Alzheimer's disease is the most common form of old-age dementia and has become the fourth most common cause of death in the USA. The cause of the disease is protein deposits, called amyloid plaques, in the brain.
Until now, it has only been possible to identify these plaques by autopsy, which means that unambiguous diagnosis comes only after the death of the patient. However, early detection is important for gaining a better understanding of the disease and for the development of treatments to stop its progress. Researchers are thus working on noninvasive imaging techniques for detection of the plaques. American scientists have now laid the foundation for a contrast agent that could mark the amyloid deposits.

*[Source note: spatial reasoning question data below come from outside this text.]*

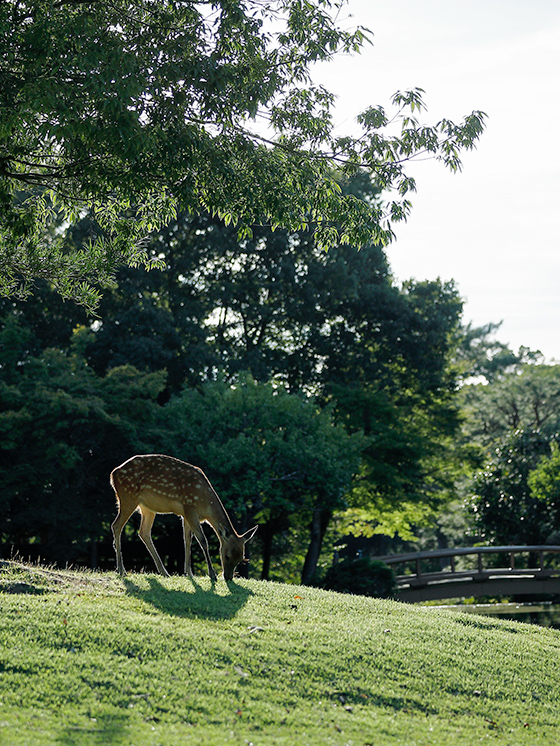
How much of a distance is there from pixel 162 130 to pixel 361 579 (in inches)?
501

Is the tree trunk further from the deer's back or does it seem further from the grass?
the grass

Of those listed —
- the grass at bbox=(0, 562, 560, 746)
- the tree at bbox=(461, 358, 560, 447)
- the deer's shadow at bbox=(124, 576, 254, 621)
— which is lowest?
the grass at bbox=(0, 562, 560, 746)

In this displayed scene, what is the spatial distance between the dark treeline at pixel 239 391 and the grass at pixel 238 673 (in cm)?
1117

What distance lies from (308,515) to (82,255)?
17125mm

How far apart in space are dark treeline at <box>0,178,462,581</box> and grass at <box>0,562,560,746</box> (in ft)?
36.7

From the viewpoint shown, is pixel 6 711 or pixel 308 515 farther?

The first noninvasive methods for the detection of plaques in the brain, which work with radioactive contrast agents, are under development. Now an interesting alternative is emerging: Optical imaging techniques with specific contrast agents that fluoresce when exposed to radiation in the near-infrared region of the spectrum. This light, with its relatively long wavelength, is able to penetrate living tissue well enough to make brain structures visible. “What we need,” says Timothy M. Swager, “ is a suitable contrast agent.” Working with a team of scientists at MIT, Massachusetts General Hospital, and the University of Pittsburgh, he has considered the requirements that such a contrast agent must fulfill:
- It must accumulate specifically in amyloid plaques. Certain molecules with a framework of flat aromatic rings do this, such as Congo Red, which is used to stain the plaques in histological sections.
- The substance must quickly pass the blood–brain barrier after injection in order to move from the blood to the brain. It must therefore be a small, uncharged, and slightly lipophilic (fat-friendly) molecule.

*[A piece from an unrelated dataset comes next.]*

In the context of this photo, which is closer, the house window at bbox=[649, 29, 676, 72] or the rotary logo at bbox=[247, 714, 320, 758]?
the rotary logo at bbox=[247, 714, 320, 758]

- Its absorption and fluorescence spectra must lie in a suitable spectral range - a question of electronic structure.
- For a particularly sharp contrast, the bound molecules should fluoresce more strongly than the unbound ones. This happens when the molecule bound to the plaques is less able to move than the free molecule.
- It must be nontoxic.
Indeed, the researchers were able to design a molecule that fills these requirements. “In order for this first conceptual molecule to become a viable contrast agent that can make amyloid plaques visible through the skull,” says Swager, “we still have to tweak its optical properties; the fluorescence must be stronger and shifted to longer wavelengths.”